━━ EXERCISE MATERIAL ━━
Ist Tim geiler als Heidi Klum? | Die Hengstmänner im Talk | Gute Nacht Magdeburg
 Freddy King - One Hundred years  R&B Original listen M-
━━━
━━ EXERCISE MATERIAL ━━
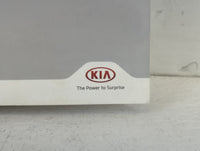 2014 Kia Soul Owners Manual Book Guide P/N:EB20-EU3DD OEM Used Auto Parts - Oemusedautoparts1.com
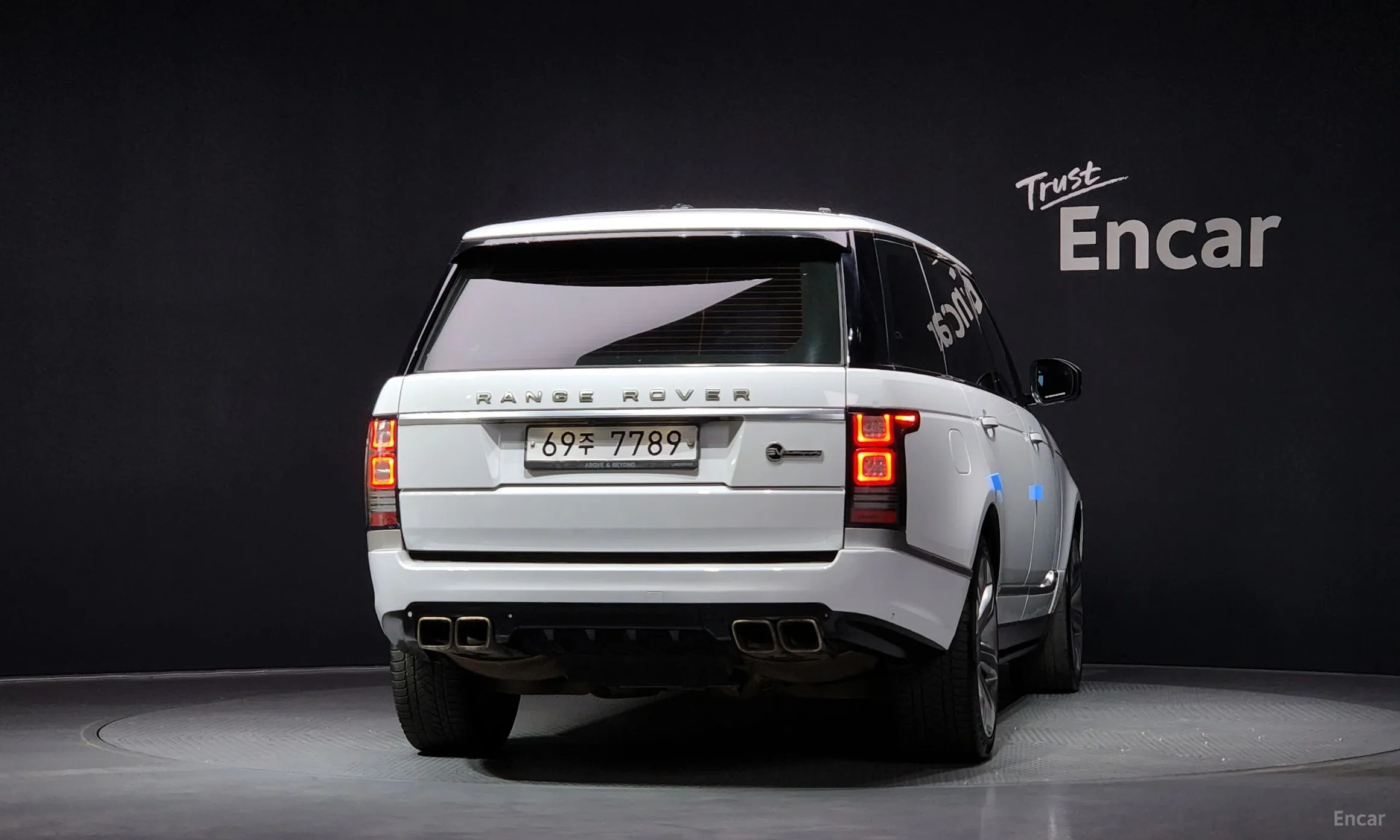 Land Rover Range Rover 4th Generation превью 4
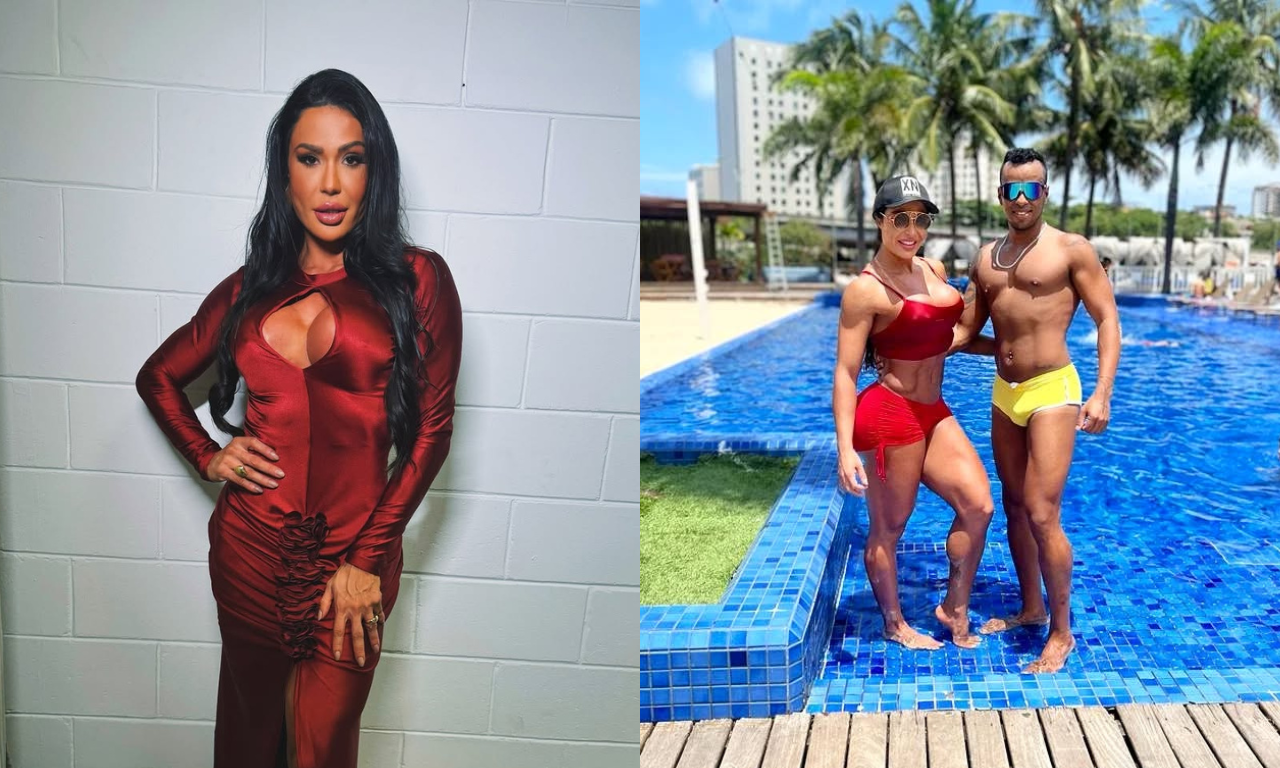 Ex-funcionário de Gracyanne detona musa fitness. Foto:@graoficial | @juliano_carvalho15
━━━
━━ EXERCISE MATERIAL ━━
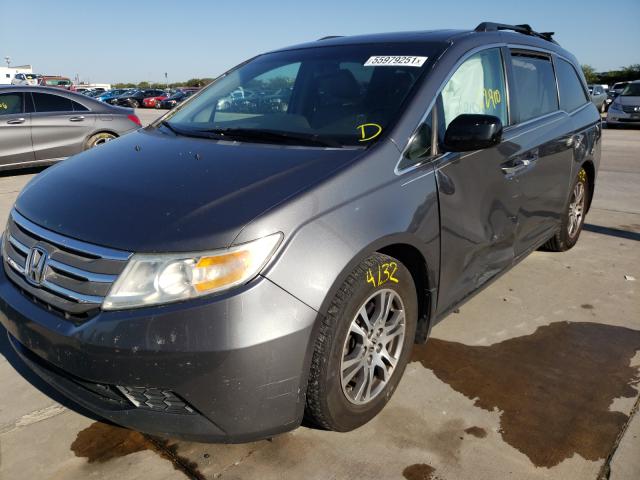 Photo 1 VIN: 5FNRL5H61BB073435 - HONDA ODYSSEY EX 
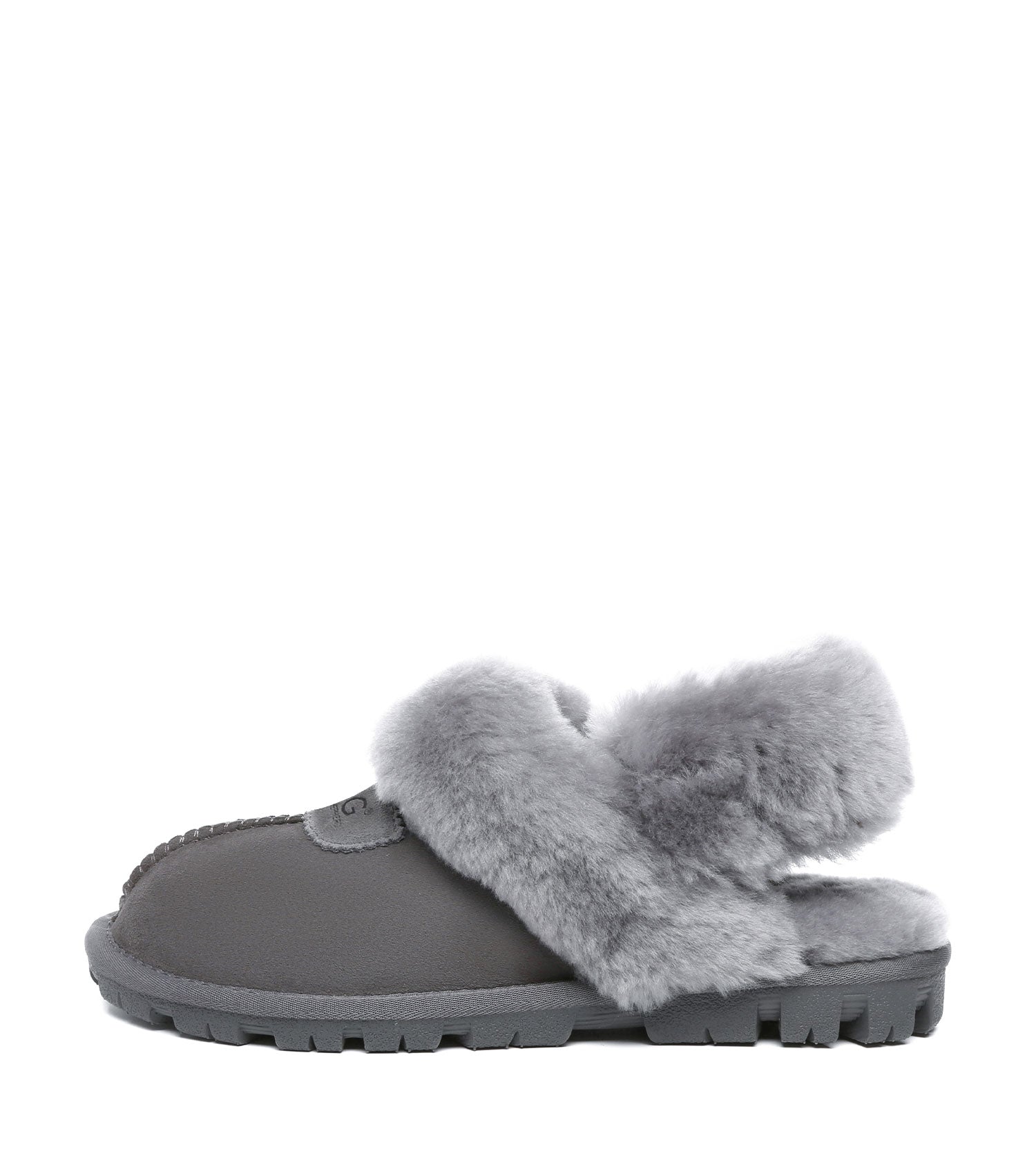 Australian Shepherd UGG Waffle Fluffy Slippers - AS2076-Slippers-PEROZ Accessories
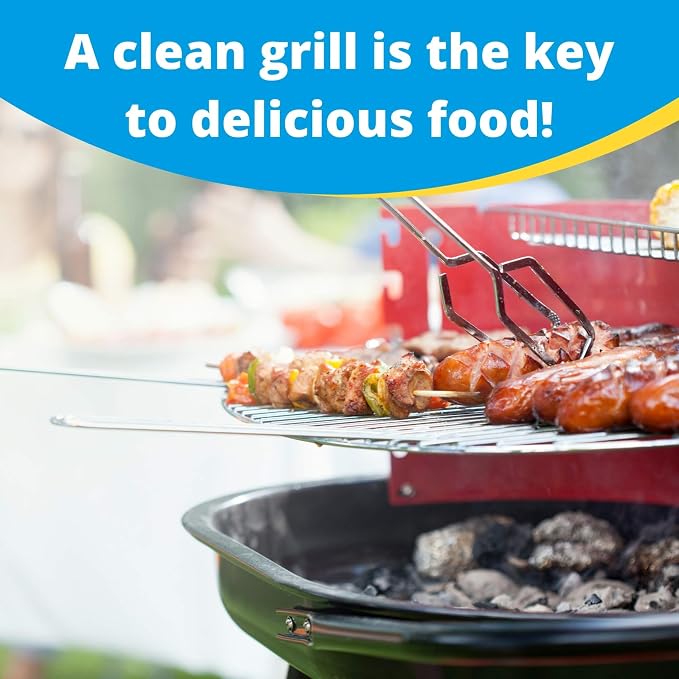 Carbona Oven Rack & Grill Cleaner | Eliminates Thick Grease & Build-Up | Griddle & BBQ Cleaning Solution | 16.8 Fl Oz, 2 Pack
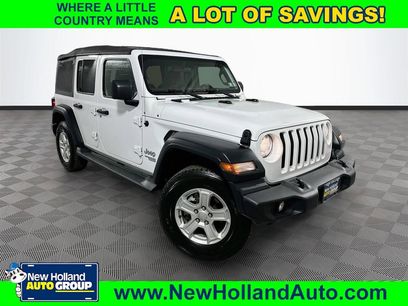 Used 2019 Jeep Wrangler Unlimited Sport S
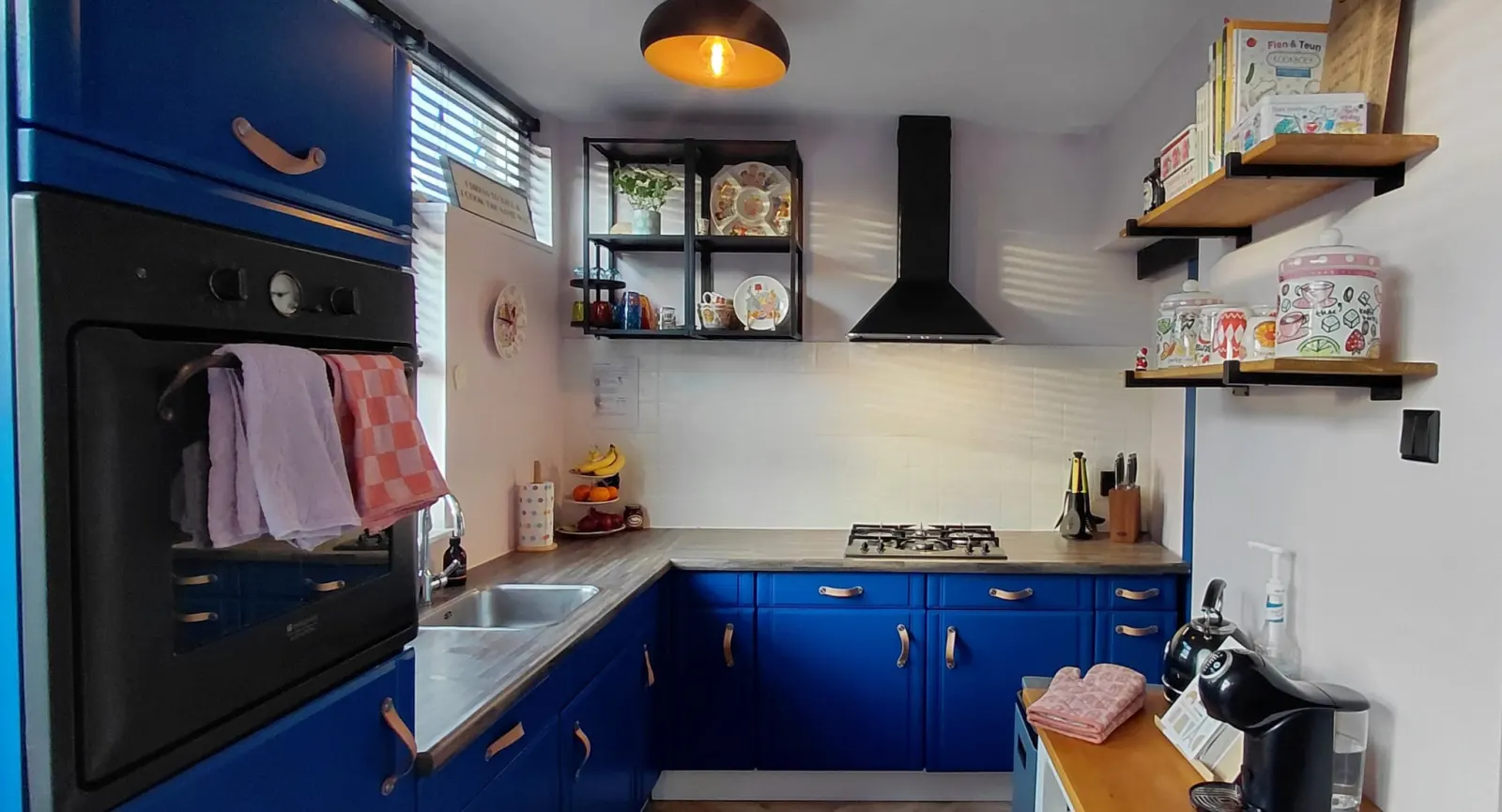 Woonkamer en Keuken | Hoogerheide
━━━
§ **JOB ITEM**
Copy the material verbatim from the line containing "Ist Tim geiler" up to and including the line containing "Freddy King - One".

§ **RESPONSE FOR THIS EXERCISE**
Ist Tim geiler als Heidi Klum? | Die Hengstmänner im Talk | Gute Nacht Magdeburg
 Freddy King - One Hundred years  R&B Original listen M-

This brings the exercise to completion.